The combination of these factors has other consequences. The fall in the rate of profit undermines the tendency for there to be a secular bull market in share prices. Global Stock markets entered a secular bull after 1982. The Dow Jones rose from 1,000 in 1982, to over 10,000 in 2000, and over 14,000 in 2007. In part that rise has been driven by the massive amount of money printing that has juiced asset prices, but in part it has been driven by the rise in the rate of profit enjoyed by Capital from around 1987 onwards. That process is now likely to be reversed, and equity markets enter a long secular bear market. Increased money printing seems to have increasingly lost its potency.

As the US enters its first quarter earning reporting season today with the issuing of figures by Aluminium producer Alcoa, we are likely to see that reflected in continued growth in sales revenues, but with lower rates of profit.

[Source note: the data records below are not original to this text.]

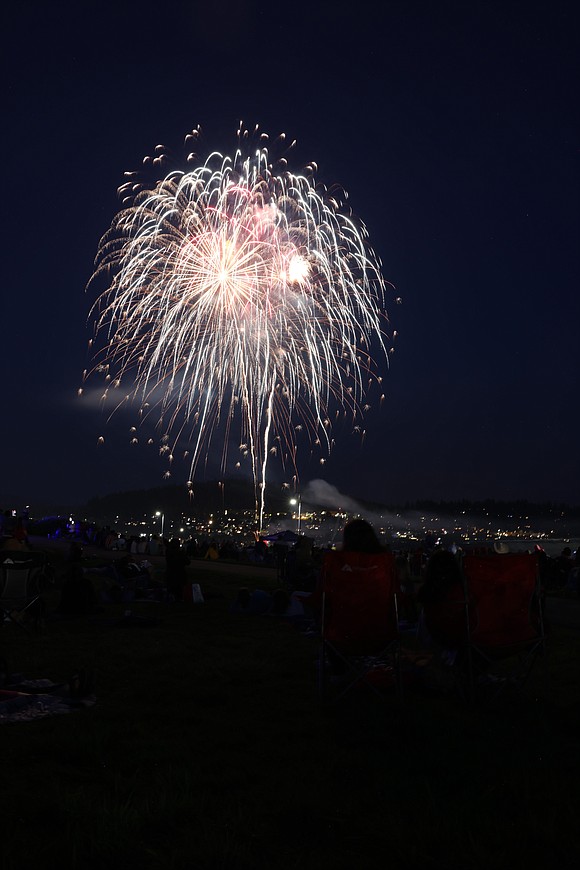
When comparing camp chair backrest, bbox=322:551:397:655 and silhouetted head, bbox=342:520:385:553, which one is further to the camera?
silhouetted head, bbox=342:520:385:553

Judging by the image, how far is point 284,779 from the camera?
369 cm

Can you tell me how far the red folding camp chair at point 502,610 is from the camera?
610 centimetres

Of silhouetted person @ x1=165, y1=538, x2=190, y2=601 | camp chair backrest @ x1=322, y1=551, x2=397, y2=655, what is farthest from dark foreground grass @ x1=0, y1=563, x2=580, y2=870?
silhouetted person @ x1=165, y1=538, x2=190, y2=601

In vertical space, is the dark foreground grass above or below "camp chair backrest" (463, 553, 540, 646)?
below

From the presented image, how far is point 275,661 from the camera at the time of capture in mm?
7684

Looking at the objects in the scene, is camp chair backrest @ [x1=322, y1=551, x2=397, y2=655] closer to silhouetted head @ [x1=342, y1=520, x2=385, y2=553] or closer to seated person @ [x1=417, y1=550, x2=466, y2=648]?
seated person @ [x1=417, y1=550, x2=466, y2=648]

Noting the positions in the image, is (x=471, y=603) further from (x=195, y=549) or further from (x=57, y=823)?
(x=195, y=549)

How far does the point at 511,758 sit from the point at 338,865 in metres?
1.82

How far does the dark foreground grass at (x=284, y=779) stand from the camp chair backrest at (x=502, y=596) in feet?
1.98

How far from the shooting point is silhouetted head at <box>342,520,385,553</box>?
718 centimetres

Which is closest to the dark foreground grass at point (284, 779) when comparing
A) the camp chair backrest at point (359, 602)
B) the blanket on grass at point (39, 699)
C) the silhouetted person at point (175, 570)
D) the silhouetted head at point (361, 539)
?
the blanket on grass at point (39, 699)

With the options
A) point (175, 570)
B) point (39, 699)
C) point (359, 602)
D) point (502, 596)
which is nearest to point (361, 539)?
point (359, 602)

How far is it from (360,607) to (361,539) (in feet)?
4.27

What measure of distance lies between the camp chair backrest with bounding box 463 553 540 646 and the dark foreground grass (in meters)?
0.60
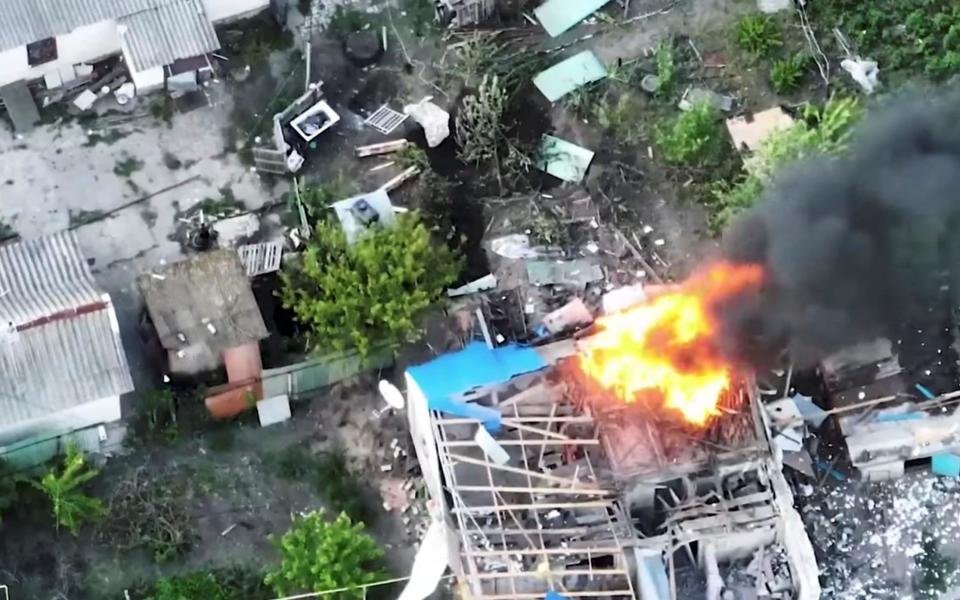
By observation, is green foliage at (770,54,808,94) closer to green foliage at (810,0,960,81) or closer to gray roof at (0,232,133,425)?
green foliage at (810,0,960,81)

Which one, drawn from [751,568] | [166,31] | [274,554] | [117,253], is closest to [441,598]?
[274,554]

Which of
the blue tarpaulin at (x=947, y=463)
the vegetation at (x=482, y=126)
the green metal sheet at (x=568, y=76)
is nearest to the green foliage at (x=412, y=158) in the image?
the vegetation at (x=482, y=126)

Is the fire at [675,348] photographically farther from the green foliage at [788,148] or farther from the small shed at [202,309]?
the small shed at [202,309]

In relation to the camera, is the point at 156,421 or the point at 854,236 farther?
the point at 156,421

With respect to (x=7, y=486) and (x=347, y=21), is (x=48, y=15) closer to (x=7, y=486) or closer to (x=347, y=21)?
(x=347, y=21)

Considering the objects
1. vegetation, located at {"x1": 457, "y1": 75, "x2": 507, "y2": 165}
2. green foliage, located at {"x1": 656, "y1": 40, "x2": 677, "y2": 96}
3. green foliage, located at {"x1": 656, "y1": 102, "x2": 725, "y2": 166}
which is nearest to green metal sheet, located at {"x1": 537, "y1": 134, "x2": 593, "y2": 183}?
vegetation, located at {"x1": 457, "y1": 75, "x2": 507, "y2": 165}

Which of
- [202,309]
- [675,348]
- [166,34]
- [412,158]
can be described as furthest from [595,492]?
[166,34]

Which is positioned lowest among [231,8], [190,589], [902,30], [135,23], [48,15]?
[190,589]
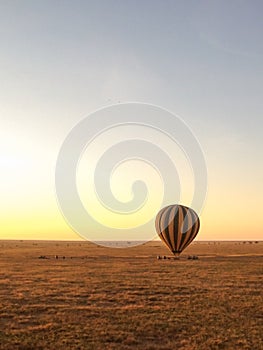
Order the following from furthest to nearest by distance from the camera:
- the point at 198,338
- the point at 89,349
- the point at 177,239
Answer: the point at 177,239, the point at 198,338, the point at 89,349

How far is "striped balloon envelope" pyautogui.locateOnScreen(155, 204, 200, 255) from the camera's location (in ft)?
187

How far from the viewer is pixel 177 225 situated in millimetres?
57031

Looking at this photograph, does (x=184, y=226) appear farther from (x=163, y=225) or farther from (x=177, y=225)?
(x=163, y=225)

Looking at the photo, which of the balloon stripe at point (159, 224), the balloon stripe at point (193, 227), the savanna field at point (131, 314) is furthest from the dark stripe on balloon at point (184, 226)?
the savanna field at point (131, 314)

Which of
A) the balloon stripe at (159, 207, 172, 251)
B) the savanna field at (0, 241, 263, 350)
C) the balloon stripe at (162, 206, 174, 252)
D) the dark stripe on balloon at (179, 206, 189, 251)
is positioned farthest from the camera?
the balloon stripe at (159, 207, 172, 251)

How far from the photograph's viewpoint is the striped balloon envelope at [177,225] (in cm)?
5712

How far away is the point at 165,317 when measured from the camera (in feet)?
64.4

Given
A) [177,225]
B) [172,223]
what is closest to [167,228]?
[172,223]

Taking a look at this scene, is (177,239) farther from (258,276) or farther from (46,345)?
(46,345)

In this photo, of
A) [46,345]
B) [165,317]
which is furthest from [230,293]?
[46,345]

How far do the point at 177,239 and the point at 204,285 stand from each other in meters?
27.0

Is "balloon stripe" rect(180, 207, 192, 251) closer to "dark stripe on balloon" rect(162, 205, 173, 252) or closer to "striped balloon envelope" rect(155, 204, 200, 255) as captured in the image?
"striped balloon envelope" rect(155, 204, 200, 255)

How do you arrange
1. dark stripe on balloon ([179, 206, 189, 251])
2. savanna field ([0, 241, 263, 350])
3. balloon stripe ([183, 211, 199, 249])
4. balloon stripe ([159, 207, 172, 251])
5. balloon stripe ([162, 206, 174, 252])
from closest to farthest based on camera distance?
savanna field ([0, 241, 263, 350]), dark stripe on balloon ([179, 206, 189, 251]), balloon stripe ([162, 206, 174, 252]), balloon stripe ([159, 207, 172, 251]), balloon stripe ([183, 211, 199, 249])

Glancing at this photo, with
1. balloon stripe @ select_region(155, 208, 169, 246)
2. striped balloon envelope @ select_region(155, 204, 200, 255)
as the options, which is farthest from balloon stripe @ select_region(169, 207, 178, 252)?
balloon stripe @ select_region(155, 208, 169, 246)
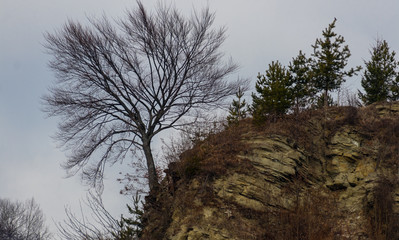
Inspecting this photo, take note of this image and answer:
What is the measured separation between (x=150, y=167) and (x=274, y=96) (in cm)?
572

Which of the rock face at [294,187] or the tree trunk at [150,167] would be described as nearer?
the rock face at [294,187]

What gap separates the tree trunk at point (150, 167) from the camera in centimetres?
1629

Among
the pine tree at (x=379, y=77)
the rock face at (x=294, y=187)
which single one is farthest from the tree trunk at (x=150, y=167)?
the pine tree at (x=379, y=77)

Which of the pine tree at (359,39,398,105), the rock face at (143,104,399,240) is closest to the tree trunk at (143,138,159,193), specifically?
the rock face at (143,104,399,240)

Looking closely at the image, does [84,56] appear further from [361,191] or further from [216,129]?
[361,191]

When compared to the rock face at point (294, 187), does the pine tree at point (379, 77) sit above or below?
above

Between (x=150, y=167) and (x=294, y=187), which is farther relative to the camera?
(x=150, y=167)

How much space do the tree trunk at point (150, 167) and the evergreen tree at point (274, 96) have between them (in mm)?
4386

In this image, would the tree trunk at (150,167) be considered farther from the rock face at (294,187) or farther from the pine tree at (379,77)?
the pine tree at (379,77)

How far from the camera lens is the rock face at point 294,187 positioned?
44.0ft

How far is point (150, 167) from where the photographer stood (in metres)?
17.1

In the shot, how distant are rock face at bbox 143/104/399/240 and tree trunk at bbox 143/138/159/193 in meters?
0.45

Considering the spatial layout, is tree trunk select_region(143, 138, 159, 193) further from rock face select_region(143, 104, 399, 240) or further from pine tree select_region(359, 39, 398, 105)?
pine tree select_region(359, 39, 398, 105)

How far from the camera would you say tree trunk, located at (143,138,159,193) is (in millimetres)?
16292
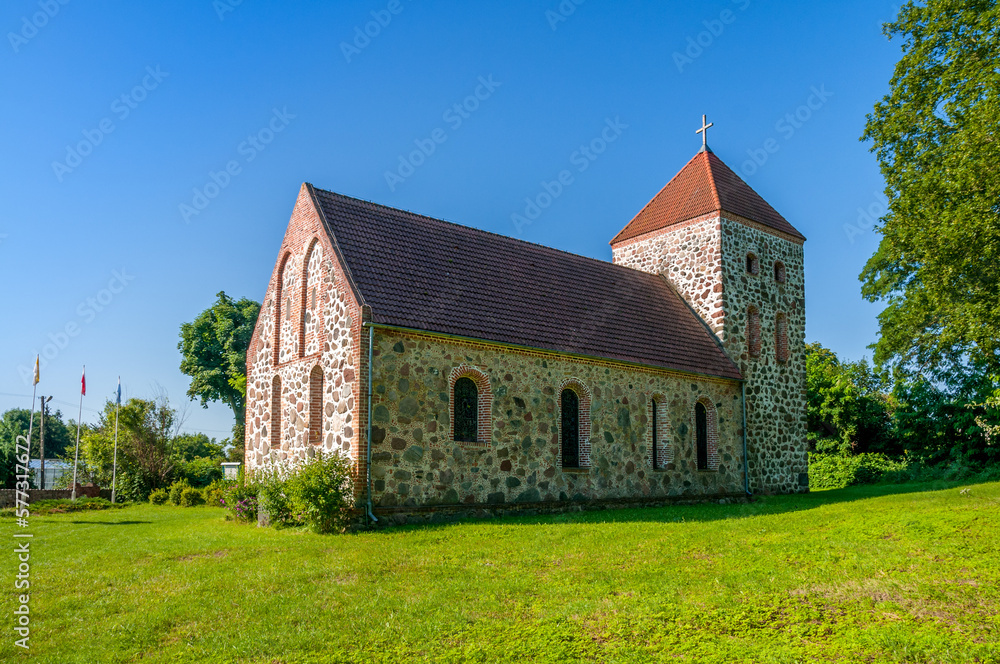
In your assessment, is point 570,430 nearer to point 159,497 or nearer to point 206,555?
point 206,555

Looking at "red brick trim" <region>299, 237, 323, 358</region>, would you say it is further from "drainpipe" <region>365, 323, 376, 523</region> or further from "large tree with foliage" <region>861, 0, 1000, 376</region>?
"large tree with foliage" <region>861, 0, 1000, 376</region>

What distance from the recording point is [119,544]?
43.7 feet

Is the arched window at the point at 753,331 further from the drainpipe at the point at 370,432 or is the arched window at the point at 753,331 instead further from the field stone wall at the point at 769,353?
the drainpipe at the point at 370,432

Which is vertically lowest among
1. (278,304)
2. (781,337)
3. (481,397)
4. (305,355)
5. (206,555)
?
(206,555)

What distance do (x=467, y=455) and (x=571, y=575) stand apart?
640 cm

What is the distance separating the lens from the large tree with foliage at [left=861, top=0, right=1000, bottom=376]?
15.4 metres

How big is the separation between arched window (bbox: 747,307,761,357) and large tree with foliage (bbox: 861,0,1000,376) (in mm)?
5412

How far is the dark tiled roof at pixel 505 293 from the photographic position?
53.7ft

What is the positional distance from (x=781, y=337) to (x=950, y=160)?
32.7 feet

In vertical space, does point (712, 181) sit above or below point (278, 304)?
above

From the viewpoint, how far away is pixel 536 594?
8898mm

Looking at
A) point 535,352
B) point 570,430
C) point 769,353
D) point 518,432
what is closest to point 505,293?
point 535,352

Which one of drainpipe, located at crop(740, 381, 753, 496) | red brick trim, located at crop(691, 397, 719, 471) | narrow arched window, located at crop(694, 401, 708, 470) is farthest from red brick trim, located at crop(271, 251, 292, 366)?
drainpipe, located at crop(740, 381, 753, 496)

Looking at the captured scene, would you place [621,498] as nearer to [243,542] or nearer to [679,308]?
[679,308]
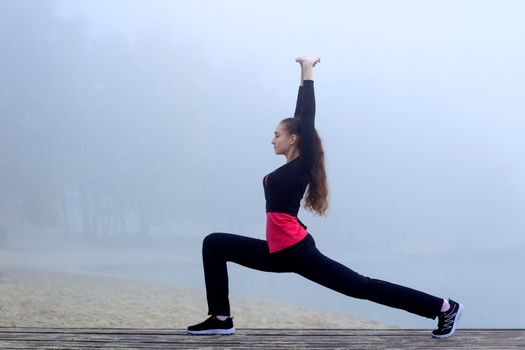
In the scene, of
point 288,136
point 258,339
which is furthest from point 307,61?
point 258,339

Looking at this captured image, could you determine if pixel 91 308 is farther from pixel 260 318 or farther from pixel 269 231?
pixel 269 231

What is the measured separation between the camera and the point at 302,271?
3.17 m

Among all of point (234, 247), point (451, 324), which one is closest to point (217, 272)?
point (234, 247)

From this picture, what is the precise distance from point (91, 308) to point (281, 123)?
13885 mm

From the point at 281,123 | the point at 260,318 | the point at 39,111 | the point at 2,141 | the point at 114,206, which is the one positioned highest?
the point at 39,111

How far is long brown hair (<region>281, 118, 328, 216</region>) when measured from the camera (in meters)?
3.29

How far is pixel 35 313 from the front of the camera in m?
14.1

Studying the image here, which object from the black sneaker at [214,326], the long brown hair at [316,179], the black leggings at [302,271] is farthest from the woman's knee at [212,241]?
the long brown hair at [316,179]

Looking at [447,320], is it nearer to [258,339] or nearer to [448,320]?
[448,320]

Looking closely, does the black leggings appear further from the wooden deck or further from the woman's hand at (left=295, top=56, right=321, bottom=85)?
the woman's hand at (left=295, top=56, right=321, bottom=85)

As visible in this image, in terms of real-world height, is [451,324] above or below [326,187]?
below

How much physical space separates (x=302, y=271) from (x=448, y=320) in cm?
91

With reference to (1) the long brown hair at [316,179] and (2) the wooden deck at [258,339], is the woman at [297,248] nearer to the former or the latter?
(1) the long brown hair at [316,179]

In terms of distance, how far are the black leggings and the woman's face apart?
1.69 feet
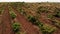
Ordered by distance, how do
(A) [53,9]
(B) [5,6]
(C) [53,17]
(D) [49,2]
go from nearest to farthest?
(C) [53,17] < (A) [53,9] < (B) [5,6] < (D) [49,2]

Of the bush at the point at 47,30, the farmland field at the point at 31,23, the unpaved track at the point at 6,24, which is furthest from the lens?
the unpaved track at the point at 6,24

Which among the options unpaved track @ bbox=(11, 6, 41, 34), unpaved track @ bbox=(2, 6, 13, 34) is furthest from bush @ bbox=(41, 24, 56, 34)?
unpaved track @ bbox=(2, 6, 13, 34)

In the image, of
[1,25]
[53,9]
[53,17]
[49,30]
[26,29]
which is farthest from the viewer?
[53,9]

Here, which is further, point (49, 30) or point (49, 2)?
point (49, 2)

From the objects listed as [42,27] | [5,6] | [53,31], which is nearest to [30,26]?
[42,27]

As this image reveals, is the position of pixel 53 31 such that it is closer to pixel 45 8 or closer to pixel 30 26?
pixel 30 26

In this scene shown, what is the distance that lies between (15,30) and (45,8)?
23.3 ft

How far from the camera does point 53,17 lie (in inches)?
590

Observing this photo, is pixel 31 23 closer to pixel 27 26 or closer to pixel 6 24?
pixel 27 26

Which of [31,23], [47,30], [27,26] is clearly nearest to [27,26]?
[27,26]

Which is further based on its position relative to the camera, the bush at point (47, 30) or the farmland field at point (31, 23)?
the farmland field at point (31, 23)

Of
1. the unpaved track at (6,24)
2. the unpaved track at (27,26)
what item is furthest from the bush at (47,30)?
the unpaved track at (6,24)

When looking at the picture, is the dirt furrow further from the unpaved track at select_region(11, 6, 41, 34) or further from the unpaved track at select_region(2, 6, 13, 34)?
the unpaved track at select_region(2, 6, 13, 34)

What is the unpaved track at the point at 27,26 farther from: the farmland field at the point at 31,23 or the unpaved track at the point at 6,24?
the unpaved track at the point at 6,24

Current US stock market valuations are only compatible with continued strong growth in rates of profit, which are unlikely. To achieve the projected profits, the US economy would have to grow at around 7% p.a., which is about twice its likely growth rate.

US employment data was appalling last Friday, reflecting a slow down in growth, as the effects of the Fiscal Cliff, the Sequester etc. take effect. With equity prices stretched, and the problems of Europe not resolved, and with history on the side of the start of a secular bear market, as well as 2013 coinciding with a 13 year cycle of stock market crashes, Jim O'Neil's forecast that the old adage of “sell in May and go away”, may signal the start of a big sell off in shares looks to have the balance of probability on its side.

At the same time, any large sell of in shares, could have the same effect as the Credit Crunch in 2008. That is, with large amounts of speculation conducted via leverage, a big equity sell off could see large numbers of speculators scrambling to raise cash from wherever they can to meet margin calls. In 2008, as I predicted at the time - Severe Financial Warning – that led to a sell off in oil, gold and other assets, as banks and other financial institutions sought to hold on to and gather in what cash they could.

The events in Cyprus, show that the EU Bank Stress Tests were a sham. They failed to give any suggestion that banks in Cyprus were in any danger, despite the EU and IMF now all claiming that it should have been obvious! Yet, the Cypriot banks are a sideshow compared to the exposure of banks in Luxembourg, and there are many other economies such as Slovenia, Malta, and others that are now in the firing line. Any big scramble for cash is likely to see the banks in these economies, and then the economies themselves coming under intense pressure.

But, under those conditions, and with the rate of profit falling, the demand for money is likely to send interest rates sharply higher, crashing Bond Markets in the process. Those economies that have based their economic model on low wages and high debt, such as Britain, will get crushed in what ensues. A crash in Bond prices and higher interest rates, together with a rush to gather in cash, will cause a rapid increase in bank repossessions, crushing the property market in places like the UK and Spain, where artificially low interest rates have kept the bubble from bursting.

On the bright side, the collapse of those uber inflated asset markets, and destruction of vast amounts of fictitious capital, is the necessary condition, for the renewed accumulation of real productive capital. It will form the basis of the continuation of the Long Wave Boom, during its Summer Phase.